* Extracted text
☆ ☆ ☆

What’s Gnosticism? Lately, because of The Da Vinci Code, people have been hearing a lot more about it, but the version Dan Brown concocts is more than just heretical—it’s just wrong factually. Genuine Gnosticism was a variant of Christianity, plus Platonic philosophy and a few other mystery religions, most popular between the 2ndto 4th centuries, when it was violently suppressed by the newly dominant church. It’s quite complicated in the details—that was one of the things that made them special—but basically, Gnostics believed that human souls are divine sparks trapped inside our corrupt, mortal, and material bodies. Our souls originally came from God, or the One, and we long to be reunited and reincorporated into the One again. But we chose to fall into material bodies instead long ago: Gnostics really hate the body, hate physical existence. The physical world is an illusion, it’s unreal, compared to the world of the spirit, which is your true home.The goal of Gnosticism, then, is to wake up to what you really are—a divine spark, a soul trapped in your shell of a body—and to do everything you can to pay as little attention to your body as you can. You live a purely spiritual life, usually with extreme fastingand other ascetic exercises, until, having said the right passwords and gotten past the right spiritual guardians (eons and archons), you can be reunited with the One.

☆ ☆ ☆

(Recorded data)
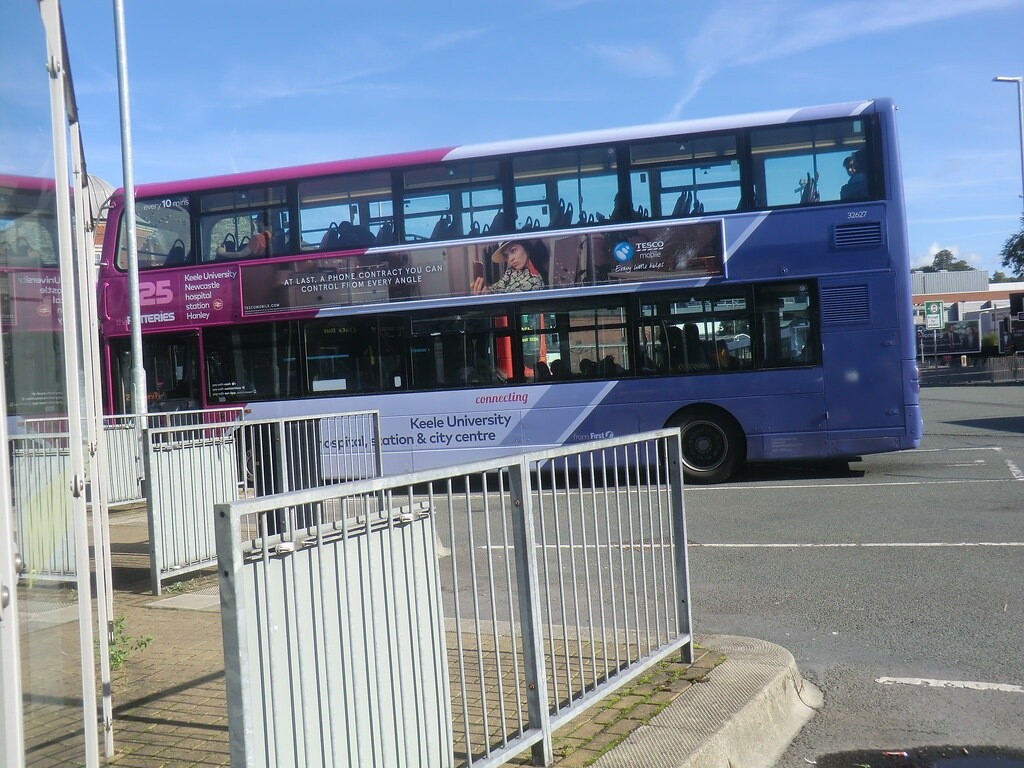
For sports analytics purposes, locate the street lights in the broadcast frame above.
[992,76,1023,219]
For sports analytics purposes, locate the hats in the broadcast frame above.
[491,240,511,263]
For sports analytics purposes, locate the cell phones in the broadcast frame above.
[472,261,484,289]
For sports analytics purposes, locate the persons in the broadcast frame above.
[942,324,960,347]
[471,241,545,296]
[839,149,873,203]
[215,211,274,261]
[334,221,376,248]
[961,327,978,351]
[579,359,598,381]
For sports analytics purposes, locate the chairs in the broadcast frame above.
[165,173,823,266]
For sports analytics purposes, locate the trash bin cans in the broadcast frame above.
[257,421,323,539]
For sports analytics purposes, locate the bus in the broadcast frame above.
[0,175,86,477]
[93,95,925,487]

☆ ☆ ☆

* Exercise requirements
A – In the passage on Gnosticism, what did Gnostics believe human souls are?
B – Carry on the passage about Gnosticism from the point where it stops.

* Solved problems
A – Divine sparks trapped inside corrupt, mortal, and material bodies.

B –
Does that sound kind of familiar? It should. It sounds just like the Human Instrumentality Project in Evangelion, doesn’t it? Or sort of what happens at the end of the first Ghost in the Shell movie. Or what the bad god wants to do in Serial Experiments Lain. In all those shows there’s a desire to overcome the limits of bodily existence—loneliness, separation, misunderstanding, frailty. Sometimes it takes the form of being joined to a big computer network, or becoming one big slop of orange goo, but it’s the same desire nonetheless—to become perfectly united with all.

You notice something all those other shows have in common, too? Their main characters are often alienated, or at least feel apart, from everyone else. This is no accident. Eric Voegelin once noted that Gnosticism always appealed the most to the alienated and the outcast in society. It starts with a sense that something in the world isn’t right, and that everyone else seems oblivious to it, but you see it. So you can’t be happy like everyone else because you see the way things really are. Nobody understands you because they can’t. They don’t know what you know. And they pick on you because they don’t.

Doesn’t that sound, well, like adolescence? Like the geek experience? You can sort of see why Shinji would want to turn everyone into goo at the end of End of Evangelion. You wouldn’t have to hurt because of all that misunderstanding anymore. If you were Lain, you could be literally someone else in the Wired, not a little girl dressed up in a bear outfit. In both those shows, that’s the temptation—to succumb to the oneness and become an indistinguishable mass, no one having to hurt or feel or be misunderstood anymore.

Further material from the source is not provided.